Yesterday, I described how the typical automated oscillometric blood pressure cuff works. We rely on this workhorse piece of equipment for nearly all pressure determinations outside of the intensive care unit. So the obvious question is, “is it accurate?”
Interestingly, there are not very many good papers that have ever looked at this! However, this simple question was addressed by a group at Harvard back in 2013. This study utilized an extensive ICU database from 7 ICUs at the Beth Israel Deaconess Medical Center. Seven years of data were analyzed, including minute by minute blood pressure readings in patients with both automated cuffs and indwelling arterial lines. Arterial line pressures were considered to be the “gold standard.”
Here are the factoids:
- Over 27,000 pairs of simultaneously recorded cuff and arterial line measurements from 852 patients were analyzed
- The cuff underestimated art line SBP for pressures at or above 95 torr
- The cuff overestimated SBO for pressures below 95 torr (!)
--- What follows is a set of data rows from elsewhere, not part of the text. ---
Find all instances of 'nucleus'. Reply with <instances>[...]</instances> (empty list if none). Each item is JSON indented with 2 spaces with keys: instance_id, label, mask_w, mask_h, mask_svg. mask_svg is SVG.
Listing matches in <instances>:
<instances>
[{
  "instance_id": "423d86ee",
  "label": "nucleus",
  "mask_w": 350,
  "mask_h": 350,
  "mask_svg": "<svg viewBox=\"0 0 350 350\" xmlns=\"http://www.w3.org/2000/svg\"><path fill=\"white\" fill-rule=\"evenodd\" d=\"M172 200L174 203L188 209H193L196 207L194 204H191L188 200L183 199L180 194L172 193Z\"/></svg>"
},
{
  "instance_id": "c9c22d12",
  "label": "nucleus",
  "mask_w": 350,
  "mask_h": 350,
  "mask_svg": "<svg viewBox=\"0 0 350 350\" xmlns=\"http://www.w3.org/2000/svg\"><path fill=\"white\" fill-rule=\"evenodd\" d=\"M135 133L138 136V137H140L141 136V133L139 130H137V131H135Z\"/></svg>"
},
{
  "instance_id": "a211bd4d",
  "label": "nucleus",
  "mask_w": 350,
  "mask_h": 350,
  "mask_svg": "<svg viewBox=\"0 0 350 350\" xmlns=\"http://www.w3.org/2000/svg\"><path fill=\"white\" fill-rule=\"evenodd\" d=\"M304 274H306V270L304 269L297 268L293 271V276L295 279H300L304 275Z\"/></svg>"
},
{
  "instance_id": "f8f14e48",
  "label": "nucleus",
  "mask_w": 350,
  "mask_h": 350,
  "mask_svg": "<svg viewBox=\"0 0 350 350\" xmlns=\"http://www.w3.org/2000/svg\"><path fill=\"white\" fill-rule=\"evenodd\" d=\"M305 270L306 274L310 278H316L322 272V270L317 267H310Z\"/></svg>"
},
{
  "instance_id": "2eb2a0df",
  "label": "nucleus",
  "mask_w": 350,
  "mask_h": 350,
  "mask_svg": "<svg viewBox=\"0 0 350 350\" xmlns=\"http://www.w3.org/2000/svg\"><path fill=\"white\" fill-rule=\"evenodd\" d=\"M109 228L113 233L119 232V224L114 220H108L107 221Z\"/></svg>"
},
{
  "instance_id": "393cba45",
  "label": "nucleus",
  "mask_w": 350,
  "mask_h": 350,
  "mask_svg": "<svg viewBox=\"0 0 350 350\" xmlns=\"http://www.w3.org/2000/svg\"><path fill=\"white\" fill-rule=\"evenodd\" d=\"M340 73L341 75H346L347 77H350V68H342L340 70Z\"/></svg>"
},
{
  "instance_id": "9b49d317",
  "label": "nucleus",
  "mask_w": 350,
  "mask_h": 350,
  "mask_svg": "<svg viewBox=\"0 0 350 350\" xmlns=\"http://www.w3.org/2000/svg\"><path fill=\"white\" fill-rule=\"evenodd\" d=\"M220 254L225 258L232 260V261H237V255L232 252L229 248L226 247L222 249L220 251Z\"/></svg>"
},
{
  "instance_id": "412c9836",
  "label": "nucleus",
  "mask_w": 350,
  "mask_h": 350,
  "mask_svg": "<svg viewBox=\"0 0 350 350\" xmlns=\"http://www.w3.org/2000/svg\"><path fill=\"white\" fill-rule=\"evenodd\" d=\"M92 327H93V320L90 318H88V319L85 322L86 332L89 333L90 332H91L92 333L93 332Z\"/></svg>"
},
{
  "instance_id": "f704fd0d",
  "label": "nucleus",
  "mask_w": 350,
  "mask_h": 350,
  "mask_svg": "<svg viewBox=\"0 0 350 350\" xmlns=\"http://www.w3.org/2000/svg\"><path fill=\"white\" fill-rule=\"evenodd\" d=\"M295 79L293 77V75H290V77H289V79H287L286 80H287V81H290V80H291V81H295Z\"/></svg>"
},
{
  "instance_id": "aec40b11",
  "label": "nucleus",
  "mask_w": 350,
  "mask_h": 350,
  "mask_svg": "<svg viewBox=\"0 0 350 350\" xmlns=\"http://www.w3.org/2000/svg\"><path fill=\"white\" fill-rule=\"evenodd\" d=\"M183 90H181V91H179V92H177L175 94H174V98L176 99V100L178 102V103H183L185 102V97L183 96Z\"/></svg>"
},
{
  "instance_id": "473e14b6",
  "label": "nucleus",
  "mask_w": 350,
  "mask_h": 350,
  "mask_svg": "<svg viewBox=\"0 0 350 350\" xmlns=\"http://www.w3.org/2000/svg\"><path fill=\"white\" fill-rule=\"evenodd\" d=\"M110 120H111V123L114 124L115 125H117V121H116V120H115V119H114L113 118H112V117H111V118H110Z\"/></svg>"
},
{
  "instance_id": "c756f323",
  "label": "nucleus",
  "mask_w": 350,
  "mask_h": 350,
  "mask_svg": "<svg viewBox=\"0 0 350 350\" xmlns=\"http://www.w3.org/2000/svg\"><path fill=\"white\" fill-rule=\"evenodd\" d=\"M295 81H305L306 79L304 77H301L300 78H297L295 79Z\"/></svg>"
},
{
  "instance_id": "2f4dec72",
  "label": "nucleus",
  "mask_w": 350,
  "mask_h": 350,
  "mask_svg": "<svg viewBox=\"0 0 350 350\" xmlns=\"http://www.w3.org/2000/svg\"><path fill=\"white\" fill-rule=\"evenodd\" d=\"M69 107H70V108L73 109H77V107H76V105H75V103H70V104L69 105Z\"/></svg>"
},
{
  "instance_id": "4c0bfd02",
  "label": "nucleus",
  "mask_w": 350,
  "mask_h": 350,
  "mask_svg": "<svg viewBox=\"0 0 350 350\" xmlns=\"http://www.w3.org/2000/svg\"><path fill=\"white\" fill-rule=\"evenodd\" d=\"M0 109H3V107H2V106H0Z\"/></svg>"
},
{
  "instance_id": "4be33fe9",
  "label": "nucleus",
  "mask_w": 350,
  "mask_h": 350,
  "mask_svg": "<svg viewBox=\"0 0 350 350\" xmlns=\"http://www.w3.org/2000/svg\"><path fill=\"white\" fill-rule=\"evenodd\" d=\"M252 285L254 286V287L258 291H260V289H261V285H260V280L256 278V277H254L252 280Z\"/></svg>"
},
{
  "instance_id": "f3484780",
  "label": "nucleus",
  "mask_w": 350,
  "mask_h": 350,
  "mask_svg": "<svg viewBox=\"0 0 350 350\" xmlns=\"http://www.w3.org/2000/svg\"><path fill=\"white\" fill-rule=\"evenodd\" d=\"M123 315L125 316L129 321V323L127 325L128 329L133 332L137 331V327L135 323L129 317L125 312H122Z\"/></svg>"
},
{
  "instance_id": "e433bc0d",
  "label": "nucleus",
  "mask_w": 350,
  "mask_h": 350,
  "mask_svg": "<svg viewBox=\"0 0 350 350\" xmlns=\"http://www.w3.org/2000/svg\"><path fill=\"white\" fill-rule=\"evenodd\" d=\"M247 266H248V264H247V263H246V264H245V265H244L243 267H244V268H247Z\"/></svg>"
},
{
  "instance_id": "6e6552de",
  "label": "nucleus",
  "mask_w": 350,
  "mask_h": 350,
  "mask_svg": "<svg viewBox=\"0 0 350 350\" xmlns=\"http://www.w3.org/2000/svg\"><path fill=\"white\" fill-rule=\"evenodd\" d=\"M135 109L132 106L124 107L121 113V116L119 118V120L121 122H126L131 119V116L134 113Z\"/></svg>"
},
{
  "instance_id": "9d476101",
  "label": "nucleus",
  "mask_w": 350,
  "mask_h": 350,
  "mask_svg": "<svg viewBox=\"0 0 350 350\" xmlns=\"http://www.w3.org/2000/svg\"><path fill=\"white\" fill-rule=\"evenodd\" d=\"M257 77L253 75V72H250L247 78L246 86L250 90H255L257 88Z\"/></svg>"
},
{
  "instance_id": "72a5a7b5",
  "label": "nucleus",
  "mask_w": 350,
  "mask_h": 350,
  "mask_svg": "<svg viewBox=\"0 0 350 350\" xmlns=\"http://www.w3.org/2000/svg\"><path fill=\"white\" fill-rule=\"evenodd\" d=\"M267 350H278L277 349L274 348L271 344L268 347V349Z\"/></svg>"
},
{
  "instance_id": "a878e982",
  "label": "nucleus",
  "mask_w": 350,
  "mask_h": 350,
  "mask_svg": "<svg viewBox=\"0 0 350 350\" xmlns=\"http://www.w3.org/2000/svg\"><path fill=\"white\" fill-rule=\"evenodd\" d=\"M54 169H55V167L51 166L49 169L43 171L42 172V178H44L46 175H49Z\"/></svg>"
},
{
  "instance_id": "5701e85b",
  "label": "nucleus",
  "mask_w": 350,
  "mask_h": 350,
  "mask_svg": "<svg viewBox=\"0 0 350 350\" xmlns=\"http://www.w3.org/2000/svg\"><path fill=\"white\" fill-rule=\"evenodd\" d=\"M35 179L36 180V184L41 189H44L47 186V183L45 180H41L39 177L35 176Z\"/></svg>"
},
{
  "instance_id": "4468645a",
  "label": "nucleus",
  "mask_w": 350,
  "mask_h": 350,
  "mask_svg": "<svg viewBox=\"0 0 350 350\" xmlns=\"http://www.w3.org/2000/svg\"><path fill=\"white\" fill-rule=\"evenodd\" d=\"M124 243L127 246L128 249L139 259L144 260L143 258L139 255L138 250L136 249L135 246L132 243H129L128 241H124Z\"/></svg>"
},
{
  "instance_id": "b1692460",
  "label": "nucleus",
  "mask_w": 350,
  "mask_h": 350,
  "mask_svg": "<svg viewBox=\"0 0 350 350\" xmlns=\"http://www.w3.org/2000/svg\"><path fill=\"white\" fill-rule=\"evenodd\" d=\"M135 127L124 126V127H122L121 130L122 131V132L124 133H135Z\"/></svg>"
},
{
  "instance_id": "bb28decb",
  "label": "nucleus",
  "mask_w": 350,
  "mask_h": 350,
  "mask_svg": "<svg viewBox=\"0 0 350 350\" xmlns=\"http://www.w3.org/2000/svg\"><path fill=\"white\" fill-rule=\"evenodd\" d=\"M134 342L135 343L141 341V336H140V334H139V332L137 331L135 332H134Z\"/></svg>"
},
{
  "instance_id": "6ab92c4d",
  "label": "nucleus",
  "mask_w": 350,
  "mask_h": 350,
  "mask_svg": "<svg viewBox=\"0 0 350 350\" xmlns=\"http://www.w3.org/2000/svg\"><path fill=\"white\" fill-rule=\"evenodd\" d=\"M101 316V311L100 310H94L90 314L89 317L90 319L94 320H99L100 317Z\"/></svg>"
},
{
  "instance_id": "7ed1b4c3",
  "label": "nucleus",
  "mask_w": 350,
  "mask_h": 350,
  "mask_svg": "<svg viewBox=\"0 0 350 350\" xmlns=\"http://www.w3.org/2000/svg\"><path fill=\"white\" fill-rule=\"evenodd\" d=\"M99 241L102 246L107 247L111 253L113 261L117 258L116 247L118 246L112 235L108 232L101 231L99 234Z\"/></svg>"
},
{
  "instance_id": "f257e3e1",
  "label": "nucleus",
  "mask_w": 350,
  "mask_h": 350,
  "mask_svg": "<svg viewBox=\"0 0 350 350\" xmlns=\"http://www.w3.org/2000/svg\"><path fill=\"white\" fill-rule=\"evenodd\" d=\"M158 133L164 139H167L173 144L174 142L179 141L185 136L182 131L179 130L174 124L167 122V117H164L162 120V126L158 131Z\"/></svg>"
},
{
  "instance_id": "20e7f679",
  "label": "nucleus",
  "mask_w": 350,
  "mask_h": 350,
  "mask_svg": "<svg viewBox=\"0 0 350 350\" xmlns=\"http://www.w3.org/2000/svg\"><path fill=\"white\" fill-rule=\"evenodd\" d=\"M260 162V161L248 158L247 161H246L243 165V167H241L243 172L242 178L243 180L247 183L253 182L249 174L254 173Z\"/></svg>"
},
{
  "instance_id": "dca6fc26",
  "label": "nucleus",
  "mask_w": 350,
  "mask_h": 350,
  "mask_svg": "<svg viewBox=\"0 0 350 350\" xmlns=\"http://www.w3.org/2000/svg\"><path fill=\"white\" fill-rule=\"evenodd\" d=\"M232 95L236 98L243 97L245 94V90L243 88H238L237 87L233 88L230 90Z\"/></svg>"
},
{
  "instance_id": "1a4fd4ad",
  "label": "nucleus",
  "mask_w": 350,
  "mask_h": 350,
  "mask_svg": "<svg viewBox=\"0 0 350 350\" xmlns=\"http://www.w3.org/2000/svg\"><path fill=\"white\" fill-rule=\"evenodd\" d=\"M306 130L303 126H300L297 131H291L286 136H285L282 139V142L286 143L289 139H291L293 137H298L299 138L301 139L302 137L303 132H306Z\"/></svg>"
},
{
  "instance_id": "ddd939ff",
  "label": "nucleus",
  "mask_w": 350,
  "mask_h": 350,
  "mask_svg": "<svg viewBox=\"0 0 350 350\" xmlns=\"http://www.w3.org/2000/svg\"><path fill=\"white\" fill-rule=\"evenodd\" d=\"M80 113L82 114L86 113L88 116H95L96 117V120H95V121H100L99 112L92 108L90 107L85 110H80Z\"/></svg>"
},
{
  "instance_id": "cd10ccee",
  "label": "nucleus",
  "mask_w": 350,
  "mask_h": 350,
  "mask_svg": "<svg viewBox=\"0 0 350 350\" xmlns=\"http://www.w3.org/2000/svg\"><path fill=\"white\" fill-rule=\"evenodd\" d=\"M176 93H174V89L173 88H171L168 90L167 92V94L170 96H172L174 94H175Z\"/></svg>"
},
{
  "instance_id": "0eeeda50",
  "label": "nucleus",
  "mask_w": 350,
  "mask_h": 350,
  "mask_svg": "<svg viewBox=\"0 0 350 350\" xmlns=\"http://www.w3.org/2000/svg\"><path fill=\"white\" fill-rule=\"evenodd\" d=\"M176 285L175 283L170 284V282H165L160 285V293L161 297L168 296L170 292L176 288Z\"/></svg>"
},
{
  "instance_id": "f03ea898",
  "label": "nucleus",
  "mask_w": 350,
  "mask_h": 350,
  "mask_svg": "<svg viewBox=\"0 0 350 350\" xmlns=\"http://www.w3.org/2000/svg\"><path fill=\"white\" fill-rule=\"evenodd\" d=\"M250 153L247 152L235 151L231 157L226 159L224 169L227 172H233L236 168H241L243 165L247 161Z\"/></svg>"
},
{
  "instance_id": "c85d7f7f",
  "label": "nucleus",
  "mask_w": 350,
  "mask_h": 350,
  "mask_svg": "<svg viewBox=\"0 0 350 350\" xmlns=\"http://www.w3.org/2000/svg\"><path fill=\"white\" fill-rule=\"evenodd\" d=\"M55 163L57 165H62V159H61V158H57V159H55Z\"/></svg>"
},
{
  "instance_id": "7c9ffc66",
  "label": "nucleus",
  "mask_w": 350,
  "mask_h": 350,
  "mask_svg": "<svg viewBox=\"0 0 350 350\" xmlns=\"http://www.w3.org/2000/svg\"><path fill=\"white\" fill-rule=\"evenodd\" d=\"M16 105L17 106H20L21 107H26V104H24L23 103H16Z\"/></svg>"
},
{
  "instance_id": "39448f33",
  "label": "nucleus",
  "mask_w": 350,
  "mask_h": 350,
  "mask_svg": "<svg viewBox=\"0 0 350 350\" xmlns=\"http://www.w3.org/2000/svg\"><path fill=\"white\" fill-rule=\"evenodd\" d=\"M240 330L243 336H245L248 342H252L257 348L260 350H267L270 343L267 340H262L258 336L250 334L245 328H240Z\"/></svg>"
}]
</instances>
- Patients in profound shock (SBP < 60) had a cuff reading 10 torr higher
- Mean arterial pressure was reasonably accurate in hypotensive patients
Bottom line: The good, old-fashioned automated blood pressure cuff is fine for patients with normal pressures or better. In fact, it tends to understimate the SBP the higher it is, which is fine. However, it overestimates the SBP in hypotensive patients. This can be dangerous!
You may look at that SBP of 90 and say to yourself, “that’s not too bad.” But really it might be 80. Would that change your mind? Don’t get suckered into thinking that this mainstay of medical care is perfect! And consider peeking at the mean arterial pressure from time to time. That may give you a more accurate picture of where the patient really is from a pressure standpoint.
Reference: Methods of blood pressure measurement in the ICU. Crit Care Med Journal, 41(1): 34-40, 2013.